ABSTRACT:
Rantasalo2015-Synthetic_expresion_modulator_constitutiveSTF_B42
This model is part of a family of models describing a modular synthetic expression system that modulates the expression level of a gene in S. Cerevisae. The whole family of models is described in the article:
Synthetic transcription amplifier system for orthogonal control of gene expression in Saccharomyces cerevisiae, by
Anssi Rantasalo, Elena Czeizler, Riitta Virtanen, Juho Rousu, Harri Lähdesmäki, Merja Penttilä, Jussi Jäntti and Dominik Mojzita (submitted).
The family comprises 5 different models corresponding to the synthetic systems using:
1) the methionine induced synthetic transcription factor sTF-VP16 construct,
2) the methionine induced synthetic transcription factor sTF-B42 construct,
3) the constitutive sTF-VP16 construct,
4) the constitutive sTF-B42 construct, and
5) the constitutive sTF-VP16 construct with a different core promoter for the reporter gene.
All 5 computational models were developed by Elena Czeizler and Harri Lahdesmaki and they are all hosted separately in the Biomodels database.
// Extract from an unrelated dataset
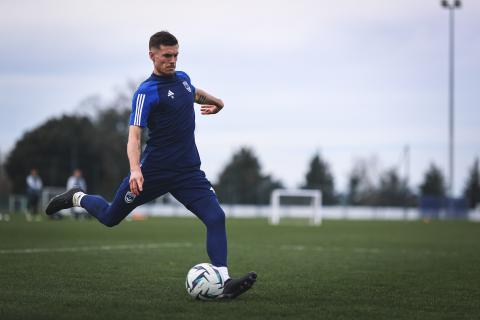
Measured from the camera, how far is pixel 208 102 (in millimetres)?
7426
The only difference between the models corresponding to the constitutive and the methionine-induced systems stands in the sTF transcription process. The only difference between the models for the systems using the sTF16 or sTF42 constructs stands in the kinetic rates associated to 2 reactions: i) the association of the polymerase with the sTF’s bound to their specific DNA sites and ii) the degradation rate of the sTF proteins corresponding to the two transcription factors sTF16 or sTF42. The first 4 models correspond to systems using the pBID2-EP core promoter for the reporter mCherry gene. Starting from the model associated to the constitutive system using the sTF16 construct we derived the 5th model corresponding to the case when the core promoter for the reporter mCherry gene is switched from pBID2-EP to pBID2-ED. The only difference between these two last models stands in the kinetic rates for the association of polymerase bound to sTF and the core promoter.
Since the 5 considered models have many parts in common, the values for the kinetic parameters corresponding to these common parts are identical in all of them.
The current model describes the gene expression modulation system using the constitutive synthetic transcription factor sTF-B42 composed of a LexA DNA binding domain, the SV40 nuclear localization signal and the B42 activation domain. In this model, the number of boxes to which this sTF can bind (encoded in the species B) is set to 2. In the experimental setups, the number of binding boxes varied between 0 and 16 (8 binding sites on each of the 2 DNA constructs), which can be easily modified in the model by changing the initial value for B. The core promoter used for the reporter mCherry gene is pBID-EP.
All model analysis and simulations were done by using the software COPASI (Hoops, S., Sahle, S., Gauges, R., Lee, C., Pahle, J., Simus, N., Singhal, M., Xu, L., Mendes, P. and Kummer, U. (2006) COPASI- A COmplex PAthway SImulator. Bioinformatics, 22, 3067-3074.)